The Amador County Board of Supervisors revoked a controversial rezoning of property outside of Ione at their latest meeting on Tuesday, June 8.
At Tuesday’s meeting, Supervisors voted unanimously to revoke a previous approval, which rezoned 1,100 acres of land – located about a mile and half west of the city limits of Ione – from residential and agricultural uses to industrial zoning. The Board approved the rezone in December of last year and while no specific development project was attached to the decision, under the county’s development code, industrial zoning allows for a wide range of controversial potential uses, from meat packing plants to oil refineries. The December hearing on the proposal had seen many nearby residents voice concern over the potential impact from heavy industrial uses.
The Foothill Conservancy and the group “Friends of Greater Ione” filed suit in Amador Superior Court to block the rezoning, challenging the environmental review that the county had performed before changing the zoning.
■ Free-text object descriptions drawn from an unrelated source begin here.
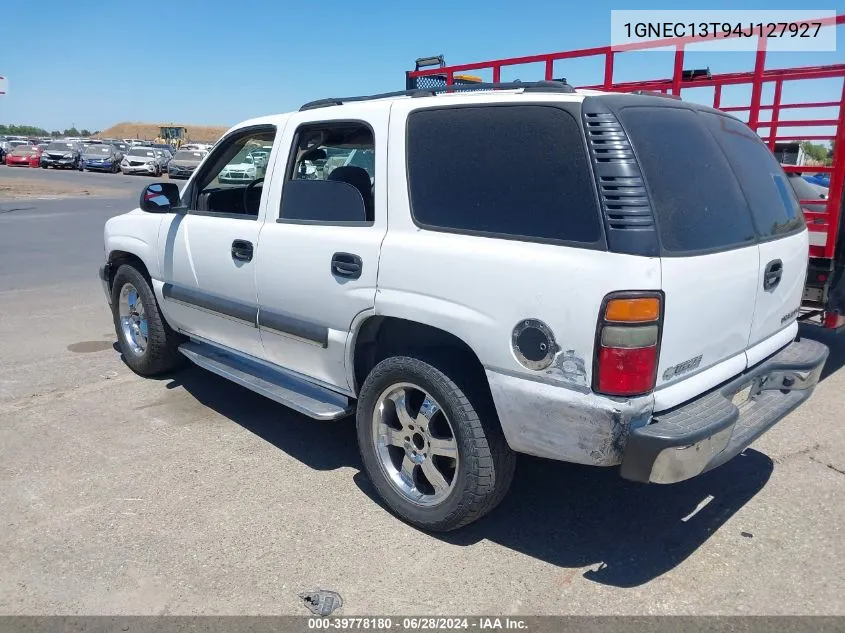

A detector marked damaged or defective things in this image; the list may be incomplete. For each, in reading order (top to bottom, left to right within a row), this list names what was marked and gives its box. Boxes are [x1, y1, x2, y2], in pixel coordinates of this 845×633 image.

rear bumper damage [624, 338, 828, 482]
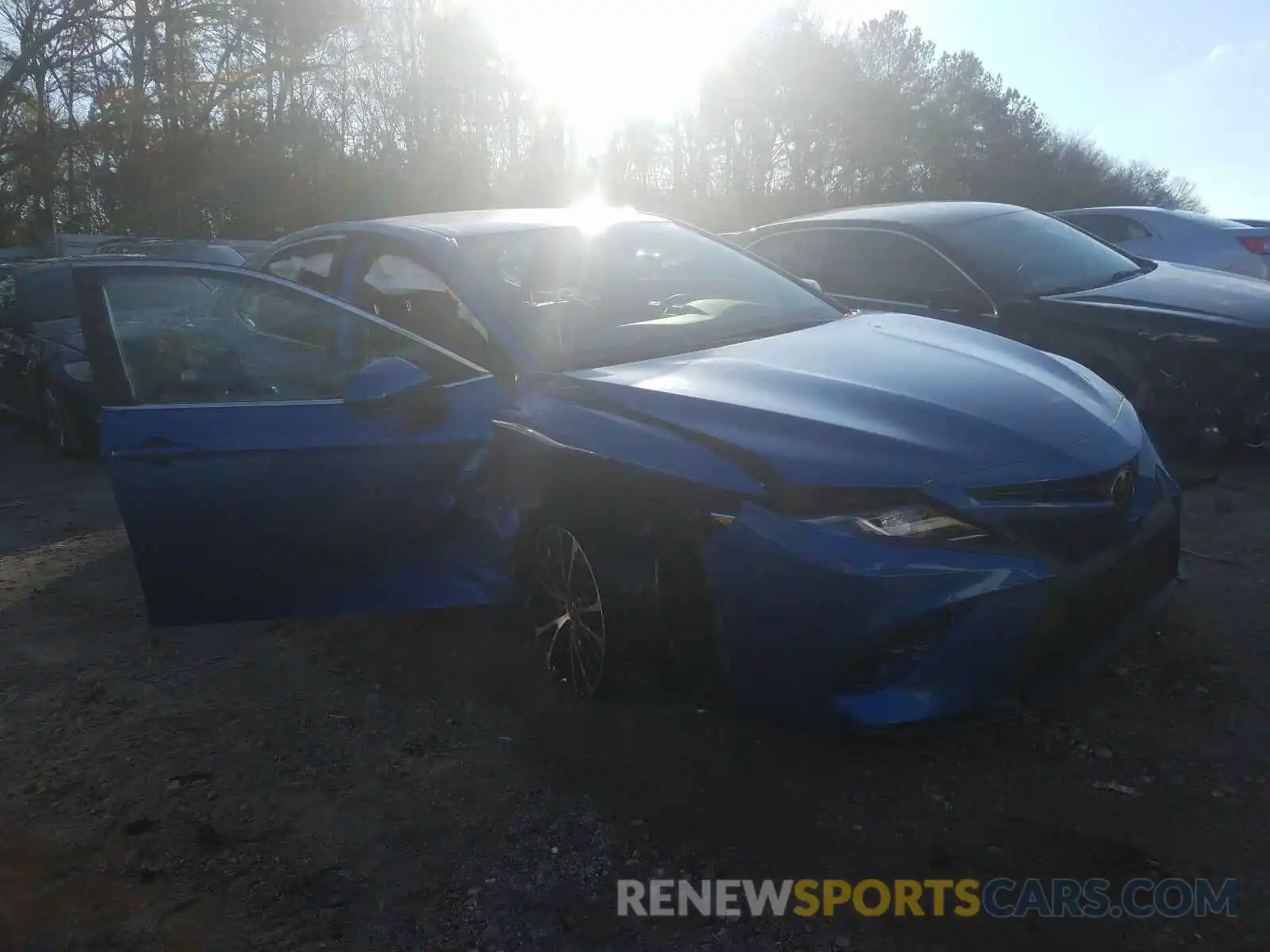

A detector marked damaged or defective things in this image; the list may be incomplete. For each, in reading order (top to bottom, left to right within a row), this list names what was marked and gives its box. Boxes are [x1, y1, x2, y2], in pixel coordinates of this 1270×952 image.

crumpled hood [1051, 261, 1270, 332]
crumpled hood [568, 313, 1143, 487]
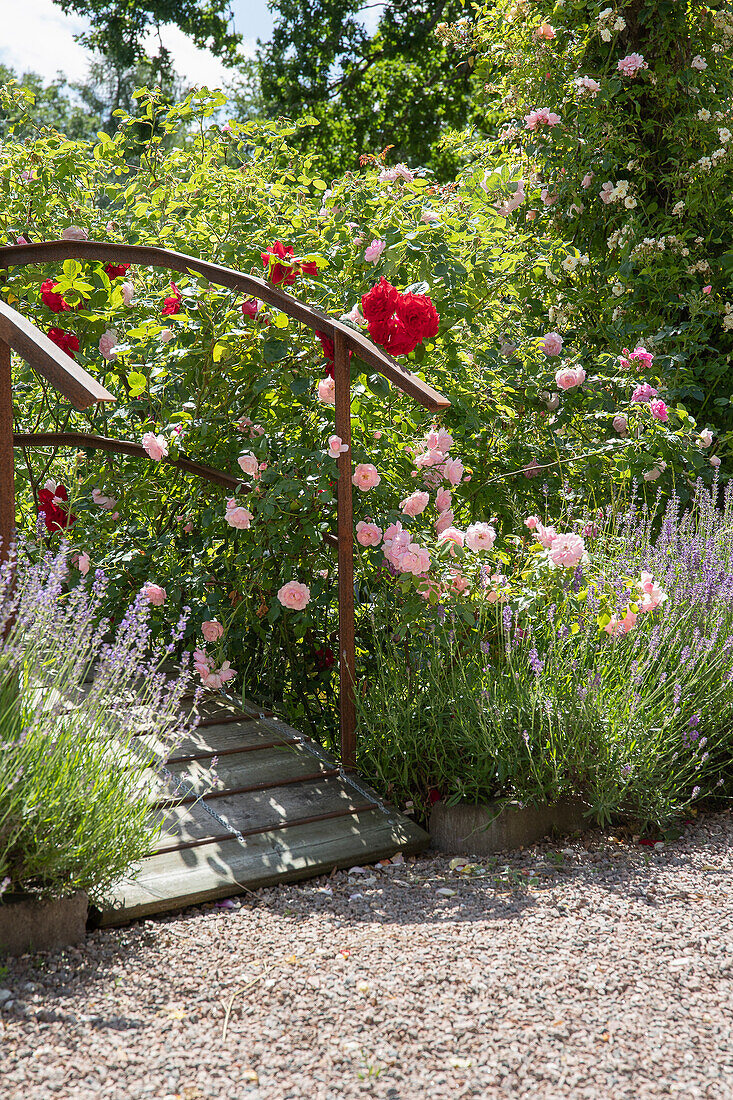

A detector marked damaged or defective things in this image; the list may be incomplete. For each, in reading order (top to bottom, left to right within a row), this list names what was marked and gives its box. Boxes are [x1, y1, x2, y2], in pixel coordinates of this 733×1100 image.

rusty metal railing [0, 240, 449, 770]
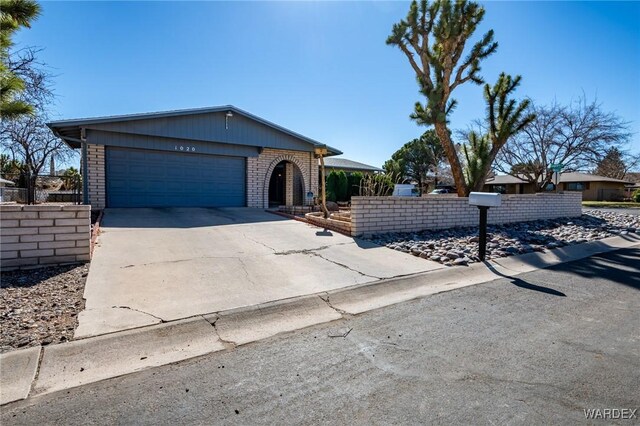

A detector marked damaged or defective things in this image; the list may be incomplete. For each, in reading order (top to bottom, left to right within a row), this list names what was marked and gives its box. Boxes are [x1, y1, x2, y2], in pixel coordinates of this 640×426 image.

driveway crack [114, 304, 166, 322]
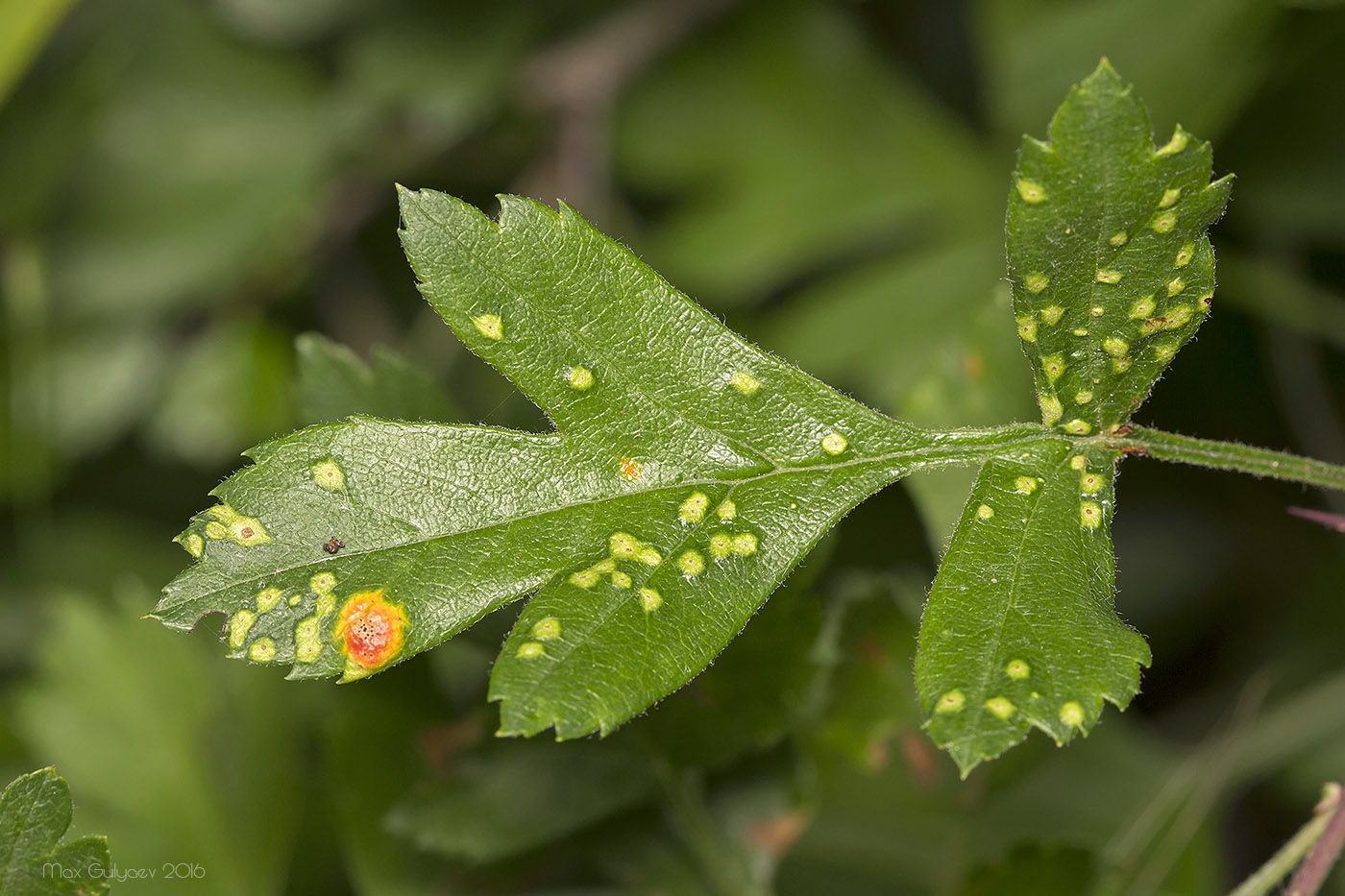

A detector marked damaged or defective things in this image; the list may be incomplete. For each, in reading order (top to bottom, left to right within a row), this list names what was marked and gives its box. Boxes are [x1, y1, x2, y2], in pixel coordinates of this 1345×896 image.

Rather than fight the issue out in court, the project developer requested that the Board of Supervisor revoke the zoning decision.
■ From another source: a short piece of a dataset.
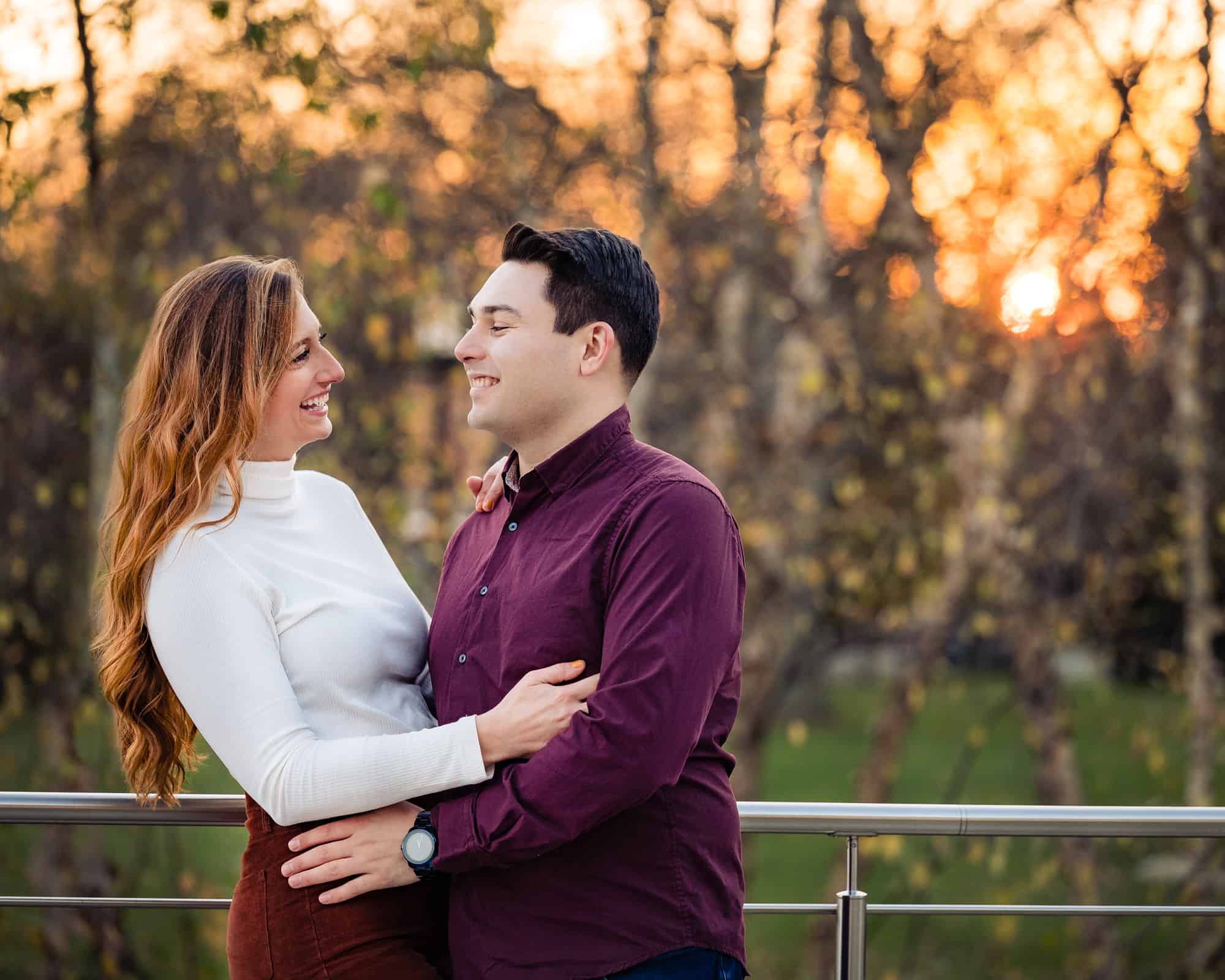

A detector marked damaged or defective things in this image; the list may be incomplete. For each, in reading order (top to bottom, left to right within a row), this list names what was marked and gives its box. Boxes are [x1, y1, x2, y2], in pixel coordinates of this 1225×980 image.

Unlike the original approval of the industrial zone, Tuesday’s public hearing saw no members of the public commenting on the issue. District 5 Supervisor Brian Oneto accused opponents of the project of “fighting to build more housing and do away with jobs and manufacturing,” while District 2 Supervisor Richard Forster offered: “Be careful what you wish for, because you might get it and get something worse in the future.”
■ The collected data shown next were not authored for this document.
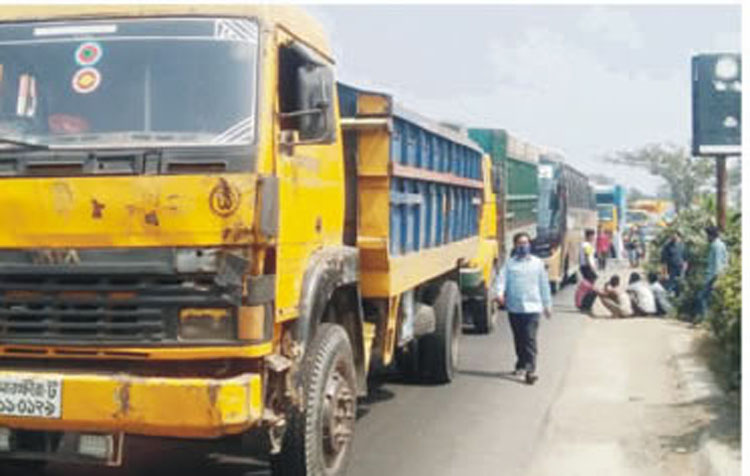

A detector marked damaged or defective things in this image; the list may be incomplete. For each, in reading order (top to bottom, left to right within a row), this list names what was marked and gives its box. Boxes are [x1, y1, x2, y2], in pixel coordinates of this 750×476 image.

dented bumper [0, 372, 264, 438]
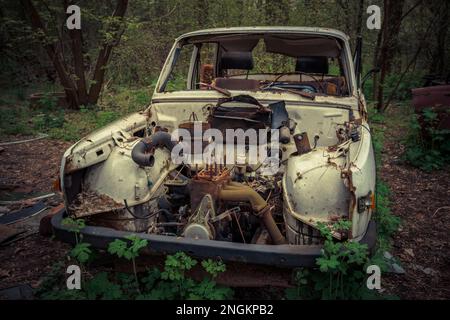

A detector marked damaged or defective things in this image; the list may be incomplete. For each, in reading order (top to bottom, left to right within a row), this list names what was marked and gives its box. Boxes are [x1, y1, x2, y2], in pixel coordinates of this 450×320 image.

abandoned car [51, 28, 376, 268]
rusted car body [51, 28, 376, 268]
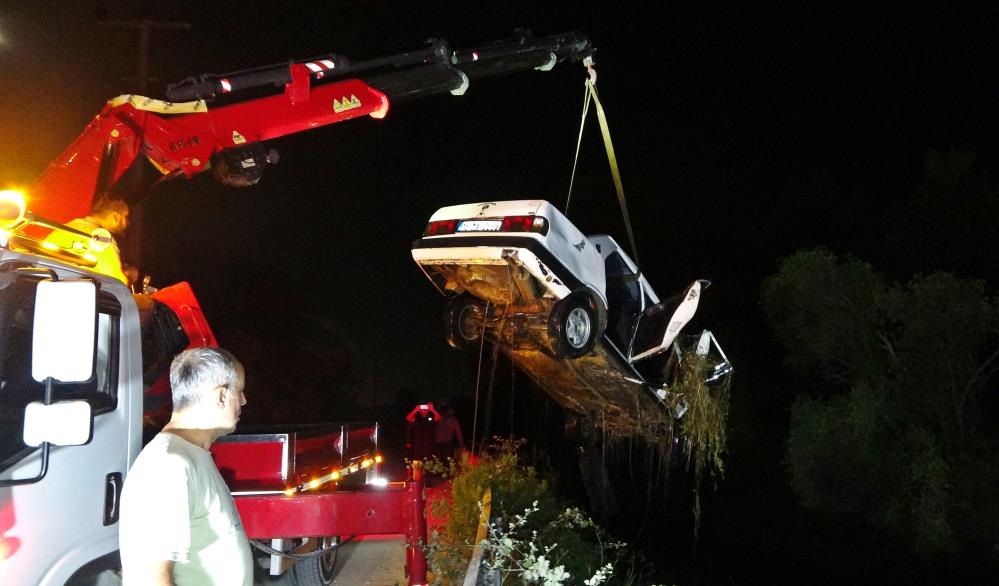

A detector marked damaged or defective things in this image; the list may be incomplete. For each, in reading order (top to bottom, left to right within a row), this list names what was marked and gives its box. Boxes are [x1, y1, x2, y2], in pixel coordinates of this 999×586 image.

damaged white car [410, 198, 732, 432]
The land in question remains designated for industrial use in the county’s General Plan and the applicant could apply again for a rezone in the future.
New tasting rooms could face reviews
In a separate matter at Tuesday’s meeting, the Board directed county staff to move forward with drafting new permit requirements for winery tasting rooms in the county’s Agriculture and Exclusive Agriculture zones.
If adopted, the new requirements would mean that new tasting rooms in these zones, which include much of the county’s rural lands, would face public review by the Amador County Planning Commission and undergo environmental review for issues such as traffic and noise before they could open.
Under current rules, new tasting rooms in the two agriculture zones are allowed “by-right” and require no public review. As wineries continue to open in the county, particularly in the Shenandoah Valley, they have drawn complaints from residents over impacts from traffic, parking and noise, particularly from events of up to 450 attendees that county code currently allows.